** Start of DATA RECORDS **

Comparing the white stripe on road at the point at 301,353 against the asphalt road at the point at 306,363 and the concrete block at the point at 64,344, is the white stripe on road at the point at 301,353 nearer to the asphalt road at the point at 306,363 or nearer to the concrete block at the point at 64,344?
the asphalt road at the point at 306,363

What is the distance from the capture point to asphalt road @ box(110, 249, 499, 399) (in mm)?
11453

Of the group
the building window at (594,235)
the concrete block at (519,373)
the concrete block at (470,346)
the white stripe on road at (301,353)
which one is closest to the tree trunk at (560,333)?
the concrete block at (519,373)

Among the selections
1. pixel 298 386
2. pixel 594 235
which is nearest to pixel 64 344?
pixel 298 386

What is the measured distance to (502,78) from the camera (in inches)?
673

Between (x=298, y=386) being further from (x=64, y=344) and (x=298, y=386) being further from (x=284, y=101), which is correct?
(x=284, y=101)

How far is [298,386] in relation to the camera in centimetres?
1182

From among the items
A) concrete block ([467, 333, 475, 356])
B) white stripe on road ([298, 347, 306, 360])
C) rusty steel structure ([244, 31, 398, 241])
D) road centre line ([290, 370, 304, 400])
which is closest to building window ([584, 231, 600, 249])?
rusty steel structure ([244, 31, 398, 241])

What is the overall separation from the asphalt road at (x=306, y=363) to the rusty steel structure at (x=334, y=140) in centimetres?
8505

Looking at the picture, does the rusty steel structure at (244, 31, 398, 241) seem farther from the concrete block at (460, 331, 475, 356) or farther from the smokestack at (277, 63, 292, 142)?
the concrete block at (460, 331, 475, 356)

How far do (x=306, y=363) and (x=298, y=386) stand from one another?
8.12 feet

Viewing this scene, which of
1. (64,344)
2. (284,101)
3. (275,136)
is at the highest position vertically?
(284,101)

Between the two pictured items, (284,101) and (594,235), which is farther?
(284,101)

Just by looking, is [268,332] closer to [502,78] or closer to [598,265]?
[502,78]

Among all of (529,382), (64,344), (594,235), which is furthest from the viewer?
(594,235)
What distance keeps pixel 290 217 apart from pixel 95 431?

** End of DATA RECORDS **

WHAT IS BEING ASKED: Write out every one of the records above word for word, keeping each line as it appears.

IN RESPONSE:
Comparing the white stripe on road at the point at 301,353 against the asphalt road at the point at 306,363 and the concrete block at the point at 64,344, is the white stripe on road at the point at 301,353 nearer to the asphalt road at the point at 306,363 or nearer to the concrete block at the point at 64,344?
the asphalt road at the point at 306,363

What is the distance from the capture point to asphalt road @ box(110, 249, 499, 399) (in mm)?
11453

Of the group
the building window at (594,235)
the concrete block at (519,373)
the concrete block at (470,346)
the white stripe on road at (301,353)
which one is closest to the tree trunk at (560,333)?
the concrete block at (519,373)

Among the selections
1. pixel 298 386
2. pixel 594 235
which is nearest to pixel 64 344?
pixel 298 386

What is the measured distance to (502,78) from the camera (in inches)?
673

Between (x=298, y=386) being further from (x=64, y=344) and (x=298, y=386) being further from (x=284, y=101), which is correct?
(x=284, y=101)

How far is [298,386] in relation to the camera in centimetres?
1182

From among the items
A) concrete block ([467, 333, 475, 356])
B) white stripe on road ([298, 347, 306, 360])
C) rusty steel structure ([244, 31, 398, 241])
D) road centre line ([290, 370, 304, 400])
which is closest to building window ([584, 231, 600, 249])?
rusty steel structure ([244, 31, 398, 241])

What is the overall separation from the asphalt road at (x=306, y=363) to the rusty steel structure at (x=334, y=140) in centimetres?
8505

Looking at the picture, does the rusty steel structure at (244, 31, 398, 241) seem farther from the concrete block at (460, 331, 475, 356) or farther from the smokestack at (277, 63, 292, 142)?
the concrete block at (460, 331, 475, 356)

How far do (x=306, y=363) and (x=298, y=386) stand from one another?
8.12 feet

Viewing this scene, which of
1. (64,344)
2. (284,101)
3. (275,136)
is at the highest position vertically?
(284,101)

Between the two pictured items, (284,101) and (594,235), which is farther?
(284,101)

Just by looking, is [268,332] closer to [502,78] or closer to [598,265]?
[502,78]

Among all of (529,382), (64,344), (594,235), which is furthest from the viewer?
(594,235)
What distance keeps pixel 290 217 apart from pixel 95 431?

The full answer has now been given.